Trying to edit character items into a single sentence

Question

I'm trying to turn a sentence that my participants entered into something that looks like an actual sentence. Unfortunately, the software I am using records their exact response, key by key. This means that when they press "delete" it shows up as "backspace" instead of actually deleting the last item. Additionally, space shows up as "space". *

Here's an example of one of the responses:

sentence<-c("[g", "r", "a", "d", "u", "a", "t", "i", "o", "n", "space", 
"f", "r", "o", "m", "space", "g", "o", "backspace", "backspace", 
"c", "o", "l", "l", "e", "g", "e", "space]")

I need to create code that, when it sees a "backspace" deletes both the backspace command and the item before it.

Here is what I've tried:

letters <- NULL
    for (j in 1:length(sentence)){
        if (sentence[j] != "backspace"){
          letters[j] = sentence[j]
        }
        if (sentence[j] == "backspace"){ 
          letters[j] = letters[-j]
          letters[j-1] = NA}``

This does not work, as it is only providing one output at a time, instead of recursively editing the entire vector. Any insight would be appreciated!

EDIT: The tricky part here is the case of double backspaces.
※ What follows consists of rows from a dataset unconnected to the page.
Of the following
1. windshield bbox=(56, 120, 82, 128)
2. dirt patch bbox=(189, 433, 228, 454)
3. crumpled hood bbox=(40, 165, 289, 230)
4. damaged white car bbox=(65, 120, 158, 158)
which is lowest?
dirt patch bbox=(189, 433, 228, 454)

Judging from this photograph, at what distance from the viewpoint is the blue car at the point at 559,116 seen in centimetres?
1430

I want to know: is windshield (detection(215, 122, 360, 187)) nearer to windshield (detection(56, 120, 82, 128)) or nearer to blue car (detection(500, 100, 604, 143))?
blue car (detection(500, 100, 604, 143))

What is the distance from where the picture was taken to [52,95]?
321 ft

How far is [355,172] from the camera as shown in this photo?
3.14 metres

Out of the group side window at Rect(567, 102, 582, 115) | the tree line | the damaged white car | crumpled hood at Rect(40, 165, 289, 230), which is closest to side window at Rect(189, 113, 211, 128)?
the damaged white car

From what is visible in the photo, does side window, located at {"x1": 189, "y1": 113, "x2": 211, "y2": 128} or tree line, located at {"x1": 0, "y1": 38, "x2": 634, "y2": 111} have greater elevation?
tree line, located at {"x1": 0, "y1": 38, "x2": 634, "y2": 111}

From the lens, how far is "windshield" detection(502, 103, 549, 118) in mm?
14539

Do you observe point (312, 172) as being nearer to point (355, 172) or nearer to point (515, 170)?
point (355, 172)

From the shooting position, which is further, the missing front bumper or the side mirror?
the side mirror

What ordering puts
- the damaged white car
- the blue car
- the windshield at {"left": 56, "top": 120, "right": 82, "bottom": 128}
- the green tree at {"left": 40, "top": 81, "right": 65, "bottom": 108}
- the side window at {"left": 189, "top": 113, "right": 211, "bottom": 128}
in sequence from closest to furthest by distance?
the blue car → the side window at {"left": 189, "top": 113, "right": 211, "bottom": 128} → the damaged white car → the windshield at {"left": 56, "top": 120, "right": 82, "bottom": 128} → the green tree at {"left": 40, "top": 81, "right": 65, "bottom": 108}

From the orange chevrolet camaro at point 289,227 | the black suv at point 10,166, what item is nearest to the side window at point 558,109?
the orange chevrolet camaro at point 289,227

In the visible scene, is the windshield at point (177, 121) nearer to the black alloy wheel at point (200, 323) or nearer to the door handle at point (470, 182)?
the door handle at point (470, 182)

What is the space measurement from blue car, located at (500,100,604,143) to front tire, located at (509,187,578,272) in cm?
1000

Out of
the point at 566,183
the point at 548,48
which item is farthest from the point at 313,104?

How can I tell it to function essentially like a keyboard, and delete both the "g" and the "o" in the example? But have it be flexible enough to know that when it sees a single backspace, it should only delete the item before it (not two)?

In your sample example instead of letter `o` why `g` has to be removed also? I'm trying to get a clear view of what I'm supposed to achieve. — Anoushiravan R, May 18 '21 at 19:09
@AnoushiravanR The OP is trying to recreate what the actual result of pressing the given keystrokes would be. In this case, two backspaces would undo the previous two character strokes (o and g). — Aaron Montgomery, May 18 '21 at 19:10

Chris Ruehlemann · Answer 1 · 2021-05-19T07:17:25.207

Here's a one-liner based on regex:

gsub("(\\b\\w\\b\\s){1,}(backspace\\s){1,}", "", paste0(sentence, collapse = ' '))
[1] "[g r a d u a t i o n space f r o m space c o l l e g e space]"

Here the idea is to paste0 the separate items together into a single string and from there to remove backspace and its preceding single-letters. The removal is based on these rules:

a deleted letter is a single alphanumeric character
each single-letter deletion is recorded by the string backspace
if several letters were deleted consecutively, then both the deleted letters on the one hand and the backspace strings on the other concatenate, that is, form 'blocks'
the number of items in these blocks is identical; i.e., 2 deletions --> 2 backspace strings, 3 deletions --> 3 backspace strings etc.
both deleted characters and backspace strings are separated by a single whitespace character

The regex picks up on these rules:

(\\b\\w\\b\\s){1,}: this asserts an expression (i) consisting of any single alphanumeric char \\w surrounded by non-space-consuming word boundaries (which secure the singularity and help avoid matching something like space) followed by a single whitespace \\s, and (ii) allowed to occur (at least) once or more times
(backspace\\s){1,}: this asserts, immediately following the above string), the string backspace followed by one \\s and occurring (at least) once or more times

If you need the separations back split the string on whitespace:

unlist(strsplit(gsub("(\\b\\w\\b\\s){1,}(backspace\\s){1,}", "", paste0(sentence, collapse = ' ')), " "))
 [1] "[g"     "r"      "a"      "d"      "u"      "a"      "t"      "i"      "o"      "n"      "space"  "f"     
[13] "r"      "o"      "m"      "space"  "c"      "o"      "l"      "l"      "e"      "g"      "e"      "space]"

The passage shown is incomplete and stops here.